労働基準法は1947年の制定以降、時代の変化に応じて部分的な改正が重ねられてきましたが、その基本構造は長らく大きく変わっていません。
一方で近年は、働き方や労働環境が法制度の想定を大きく超えて多様化しており、現行の枠組みでは対応しきれない課題が顕在化しています。

なぜ今、労働基準法の大改正が必要なのか?

たとえば、以下のような課題が指摘されています。
・長時間労働が一部業種・職種で常態化し、健康被害や離職につながっている
・テレワークや副業など、従来の「1社専属・定時勤務」モデルに合わない働き方が増加している
・労働者の権利意識が高まり、企業には情報開示の必要性がより強く求められている
・国際的な労働基準(例:EUの「つながらない権利
(※)」)とのギャップが生じている

こうした背景のもと、労働時間・休日・休息の考え方を現代の実態に合わせて見直す必要性が高まり、2026年を見据えた労働基準法の包括的な改正が検討されています。

(空間推論の記録)
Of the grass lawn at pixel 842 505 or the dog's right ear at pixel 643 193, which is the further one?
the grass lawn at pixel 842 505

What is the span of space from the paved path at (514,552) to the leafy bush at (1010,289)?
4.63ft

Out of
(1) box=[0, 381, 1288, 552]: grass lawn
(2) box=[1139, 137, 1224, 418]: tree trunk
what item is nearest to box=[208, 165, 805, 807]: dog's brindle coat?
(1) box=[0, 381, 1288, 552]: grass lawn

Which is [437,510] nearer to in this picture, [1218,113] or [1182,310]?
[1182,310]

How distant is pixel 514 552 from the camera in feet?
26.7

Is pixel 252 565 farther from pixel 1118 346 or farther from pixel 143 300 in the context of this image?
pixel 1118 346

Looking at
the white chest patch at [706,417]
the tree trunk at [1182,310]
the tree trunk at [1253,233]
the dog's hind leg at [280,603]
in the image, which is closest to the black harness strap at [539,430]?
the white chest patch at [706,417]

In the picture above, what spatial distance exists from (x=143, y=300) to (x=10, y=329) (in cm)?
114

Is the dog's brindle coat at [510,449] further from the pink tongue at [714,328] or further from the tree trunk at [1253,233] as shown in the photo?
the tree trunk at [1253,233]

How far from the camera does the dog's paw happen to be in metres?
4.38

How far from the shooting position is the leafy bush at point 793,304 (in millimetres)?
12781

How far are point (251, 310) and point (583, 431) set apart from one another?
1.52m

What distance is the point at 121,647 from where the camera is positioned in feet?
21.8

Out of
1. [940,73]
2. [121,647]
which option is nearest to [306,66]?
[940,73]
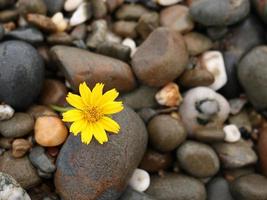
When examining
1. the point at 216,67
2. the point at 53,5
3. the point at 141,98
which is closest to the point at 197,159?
the point at 141,98

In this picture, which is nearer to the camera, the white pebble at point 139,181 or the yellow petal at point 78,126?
the yellow petal at point 78,126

▸ **作業内容**: 労働基準法改正についての本文の続きを、最後の文の後から書いてください。 これらの項目はここでは使いません。

▸ **回答**:
また、近年の労働関連法改正(2019年の働き方改革関連法、2023年の割増賃金率引き上げなど)を経て、企業の労務管理に対する社会的な期待も高まっています。2026年の労働基準法改正は、こうした流れの延長線上にあるものと位置づけることができるでしょう。

※「つながらない権利」とは
勤務時間外や休日に業務上の連絡に応答しない自由を保障する権利。テレワークやスマートフォンの普及により、仕事と私生活の境界があいまいになっている現状への対応として注目されています。

2026年 労働基準法改正の主なポイント

今回の労働基準法改正では、労働時間・休日・休息の考え方を見直す制度変更が中心になると見込まれています。中でも企業実務への影響が大きいと考えられる主なポイントは以下の通りです。

勤務間インターバル制度の義務化

終業から次の始業までに一定の休息時間(例:11時間)を確保する勤務間インターバル制度が義務化される見込みです。たとえば、夜22時に退勤した場合、翌日の始業は原則として午前9時以降とする必要が生じる可能性があります。

【実務影響】
・夜勤明けや遅番後の翌日勤務が制限される
・シフト設計の見直しが必要
・勤怠システムでのインターバル管理が求められる

連続勤務の上限規制

過重労働を防ぐ観点から、連続勤務日数に13日という上限が設けられる方向です。これにより、週1回の法定休日の確保がより厳格に求められます。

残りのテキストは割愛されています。